Lindsey Holden, Sacramento Bee
California’s efforts to become an abortion care sanctuary is personal for some leaders — one of whom shared her story as part of a statewide push to strengthen access to reproductive healthcare.
Assemblywoman Mia Bonta, D-Oakland, revealed at a news conference Tuesday that she had an abortion at age 21, as she was finishing her degree at Yale University and starting her first job.
The Assembly Democratic Caucus held the briefing to highlight how restricting access to abortion disproportionately impacts people of color, who struggle to find reproductive care and suffer pregnancy-related deaths at higher rates than their white counterparts.
Bonta shared her experience about a week after Politico published a draft U.S. Supreme Court opinion that showed justices are prepared to overturn Roe v. Wade, the 1973 ruling that guaranteed federal abortion rights.
The court will not issue its official ruling for months. But California leaders have responded by taking steps to make sure Golden State residents, and those in other states that may ban abortion, will have continuing access to reproductive healthcare.

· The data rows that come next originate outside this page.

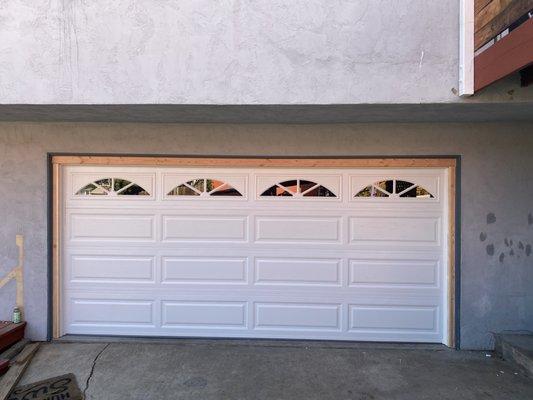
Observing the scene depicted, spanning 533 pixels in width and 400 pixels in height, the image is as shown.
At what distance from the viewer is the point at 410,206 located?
4.50 meters

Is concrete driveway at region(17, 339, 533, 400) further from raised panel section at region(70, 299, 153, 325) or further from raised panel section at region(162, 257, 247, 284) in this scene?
raised panel section at region(162, 257, 247, 284)

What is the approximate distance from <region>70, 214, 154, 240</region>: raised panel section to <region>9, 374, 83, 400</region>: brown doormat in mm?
1625

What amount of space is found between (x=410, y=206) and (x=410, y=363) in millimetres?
1815

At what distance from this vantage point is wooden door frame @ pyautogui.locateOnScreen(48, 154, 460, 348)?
4.39 m

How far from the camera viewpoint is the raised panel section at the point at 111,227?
4.62m

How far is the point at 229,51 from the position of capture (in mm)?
3355

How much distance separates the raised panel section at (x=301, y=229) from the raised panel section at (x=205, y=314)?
1.00 m

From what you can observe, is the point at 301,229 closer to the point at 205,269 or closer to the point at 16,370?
the point at 205,269

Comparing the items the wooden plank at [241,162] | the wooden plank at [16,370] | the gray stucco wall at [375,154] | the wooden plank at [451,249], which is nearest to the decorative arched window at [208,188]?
the wooden plank at [241,162]

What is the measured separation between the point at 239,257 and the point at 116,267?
1.57m

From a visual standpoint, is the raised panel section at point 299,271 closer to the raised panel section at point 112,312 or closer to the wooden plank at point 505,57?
the raised panel section at point 112,312

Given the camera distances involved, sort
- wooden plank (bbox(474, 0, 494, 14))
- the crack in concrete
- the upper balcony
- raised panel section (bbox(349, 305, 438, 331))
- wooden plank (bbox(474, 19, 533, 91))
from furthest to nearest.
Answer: raised panel section (bbox(349, 305, 438, 331)), the crack in concrete, the upper balcony, wooden plank (bbox(474, 0, 494, 14)), wooden plank (bbox(474, 19, 533, 91))

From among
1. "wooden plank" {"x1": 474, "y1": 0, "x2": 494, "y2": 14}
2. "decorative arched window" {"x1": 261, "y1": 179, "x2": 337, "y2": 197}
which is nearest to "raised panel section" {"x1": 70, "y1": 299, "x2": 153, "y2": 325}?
"decorative arched window" {"x1": 261, "y1": 179, "x2": 337, "y2": 197}

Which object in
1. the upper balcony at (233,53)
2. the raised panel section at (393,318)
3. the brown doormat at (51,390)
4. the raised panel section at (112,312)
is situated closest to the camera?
the upper balcony at (233,53)
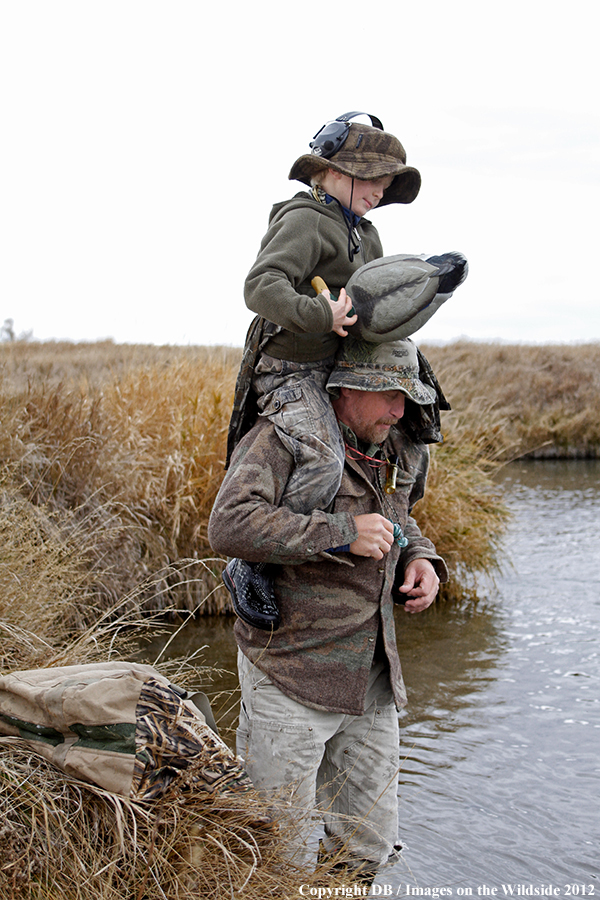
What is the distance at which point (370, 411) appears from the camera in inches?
99.0

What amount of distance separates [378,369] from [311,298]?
0.30m

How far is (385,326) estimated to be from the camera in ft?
7.82

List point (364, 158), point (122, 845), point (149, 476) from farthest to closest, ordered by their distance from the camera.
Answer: point (149, 476) → point (364, 158) → point (122, 845)

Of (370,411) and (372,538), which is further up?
(370,411)

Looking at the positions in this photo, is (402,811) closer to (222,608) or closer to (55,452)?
(222,608)

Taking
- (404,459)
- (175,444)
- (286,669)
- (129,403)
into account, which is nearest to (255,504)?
(286,669)

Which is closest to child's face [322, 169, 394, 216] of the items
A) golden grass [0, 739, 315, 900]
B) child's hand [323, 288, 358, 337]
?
child's hand [323, 288, 358, 337]

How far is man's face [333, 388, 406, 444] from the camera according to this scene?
2.49 meters

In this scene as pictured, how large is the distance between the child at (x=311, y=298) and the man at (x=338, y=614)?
67 mm

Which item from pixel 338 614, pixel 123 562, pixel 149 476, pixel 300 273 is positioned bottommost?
pixel 123 562

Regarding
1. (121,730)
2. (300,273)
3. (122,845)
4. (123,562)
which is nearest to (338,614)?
(121,730)

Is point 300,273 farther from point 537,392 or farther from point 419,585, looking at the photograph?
point 537,392

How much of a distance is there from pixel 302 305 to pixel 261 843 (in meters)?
1.46

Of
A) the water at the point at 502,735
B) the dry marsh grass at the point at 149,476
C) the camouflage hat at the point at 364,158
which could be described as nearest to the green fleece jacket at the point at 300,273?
the camouflage hat at the point at 364,158
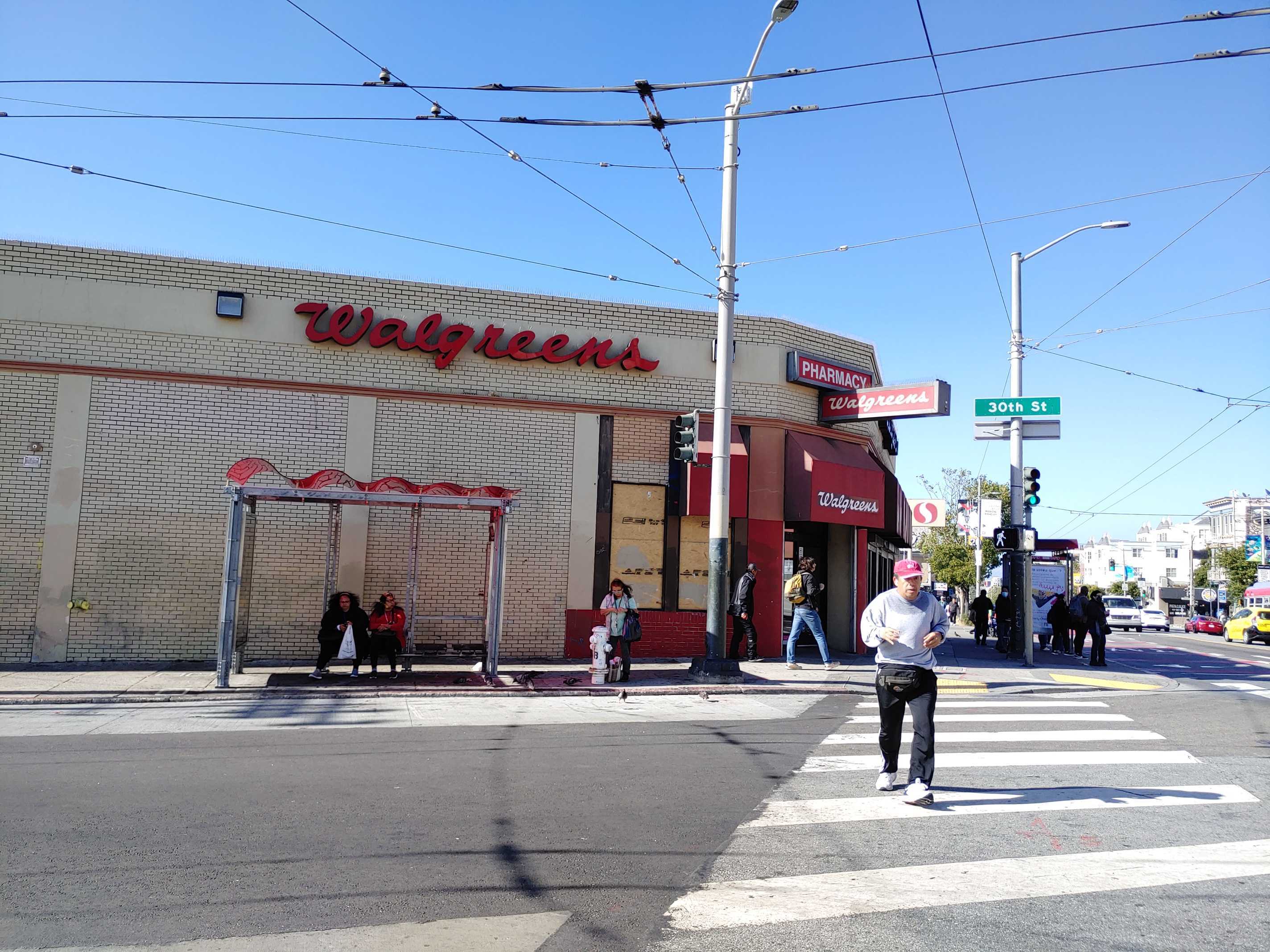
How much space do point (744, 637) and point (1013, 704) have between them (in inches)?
232

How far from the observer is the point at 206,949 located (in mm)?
4379

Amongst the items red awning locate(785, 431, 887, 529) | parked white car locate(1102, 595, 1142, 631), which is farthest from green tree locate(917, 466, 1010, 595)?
red awning locate(785, 431, 887, 529)

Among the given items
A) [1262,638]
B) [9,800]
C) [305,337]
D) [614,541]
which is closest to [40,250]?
[305,337]

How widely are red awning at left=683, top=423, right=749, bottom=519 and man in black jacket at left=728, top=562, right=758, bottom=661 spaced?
117cm

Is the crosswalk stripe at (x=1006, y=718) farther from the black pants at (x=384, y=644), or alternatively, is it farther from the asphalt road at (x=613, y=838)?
the black pants at (x=384, y=644)

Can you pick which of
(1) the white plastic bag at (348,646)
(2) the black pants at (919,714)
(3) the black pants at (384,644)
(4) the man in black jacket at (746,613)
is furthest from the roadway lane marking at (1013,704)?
(1) the white plastic bag at (348,646)

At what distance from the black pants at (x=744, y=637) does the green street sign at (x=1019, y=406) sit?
640 centimetres

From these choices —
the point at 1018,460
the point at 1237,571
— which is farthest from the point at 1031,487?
the point at 1237,571

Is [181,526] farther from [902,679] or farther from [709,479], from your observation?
[902,679]

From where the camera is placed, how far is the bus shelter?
13.0 meters

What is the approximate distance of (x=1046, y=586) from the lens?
30594mm

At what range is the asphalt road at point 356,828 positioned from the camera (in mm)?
4828

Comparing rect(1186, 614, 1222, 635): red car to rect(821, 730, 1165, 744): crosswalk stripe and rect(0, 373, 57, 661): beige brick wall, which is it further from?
rect(0, 373, 57, 661): beige brick wall

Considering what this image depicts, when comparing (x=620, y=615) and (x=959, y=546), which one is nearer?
(x=620, y=615)
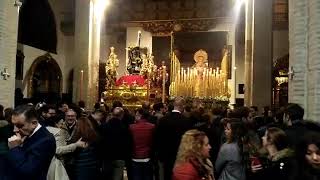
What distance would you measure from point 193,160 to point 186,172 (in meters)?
0.16

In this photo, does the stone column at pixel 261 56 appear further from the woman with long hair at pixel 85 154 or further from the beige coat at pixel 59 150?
the beige coat at pixel 59 150

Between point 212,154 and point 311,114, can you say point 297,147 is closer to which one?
point 212,154

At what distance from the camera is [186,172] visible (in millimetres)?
4434

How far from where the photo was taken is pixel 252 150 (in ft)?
17.8

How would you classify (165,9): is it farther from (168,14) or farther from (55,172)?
(55,172)

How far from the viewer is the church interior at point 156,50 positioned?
1853 cm

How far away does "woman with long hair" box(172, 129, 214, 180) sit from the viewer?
445cm

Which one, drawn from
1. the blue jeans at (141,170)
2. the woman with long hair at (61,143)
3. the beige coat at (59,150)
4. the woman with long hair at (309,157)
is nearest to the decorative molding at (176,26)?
the blue jeans at (141,170)

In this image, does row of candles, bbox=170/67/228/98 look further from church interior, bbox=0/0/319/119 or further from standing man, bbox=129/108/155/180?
standing man, bbox=129/108/155/180

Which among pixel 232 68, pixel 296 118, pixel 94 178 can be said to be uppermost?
pixel 232 68

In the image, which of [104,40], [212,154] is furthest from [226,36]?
[212,154]

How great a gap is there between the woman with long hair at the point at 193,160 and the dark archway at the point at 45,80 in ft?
57.1

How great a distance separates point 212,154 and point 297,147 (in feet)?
13.0

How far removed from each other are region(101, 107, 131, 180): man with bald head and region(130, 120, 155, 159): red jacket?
13 cm
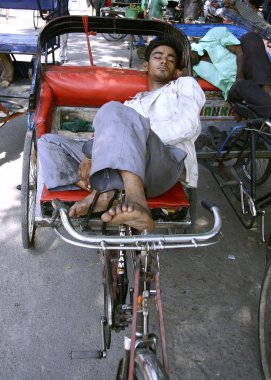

On May 2, Senate and Assembly leaders announced they plan to seek a November ballot measure that would add an abortion rights amendment to the state constitution.
BONTA’S ABORTION STORY
Helping people of color access abortions is especially important to Bonta, 50, a Black Latina who grew up in the Bronx. She and her mother faced housing insecurity that forced them to move 13 times in 16 years, according to a San Francisco Chronicle story.
Her dream of using her Ivy League education to help her family achieve financial stability was on her mind when she decided to have an abortion, she said.
“I found out that I was pregnant,” Bonta said. “I had to weigh all of the decisions that came with that reality. And I chose to get an abortion. I chose to own my body. I chose to make a decision that would allow me to recognize the ending (of) the cycle of poverty in my family.”
Bonta later invited her husband, California Attorney General Rob Bonta, to take the microphone, saying he was the only man who would speak because “he held my hand when I made that decision.”
The Bontas began dating after they met at an orientation ahead of their freshman year at Yale, according to the Chronicle story. They later married and now have three children.
Mia Bonta won a 2021 special election to take over husband’s assembly seat after Newsom tapped him to succeed Xavier Becerra as attorney general. She’s currently in the midst of a campaign to win her first full term in office.
Her husband is also seeking his first elected term as attorney general.
On Tuesday, Rob Bonta said little about his wife’s abortion experience. But he did emphasize that he would “use the full force of the law and the full authority of my office to protect a woman’s right to choose.”
Mia Bonta said it was “unfathomable” to think that pregnant people in states like Mississippi, Georgia and Texas — places that could ban abortions if the Supreme Court does away with Roe v. Wade — would not have the same “power and ability to make choices about who and when, and how to start their own family” that she did at age 21.
“My own daughters will have fewer protections and rights than I did,” Bonta said. “That’s not progress. That’s just terrifying.”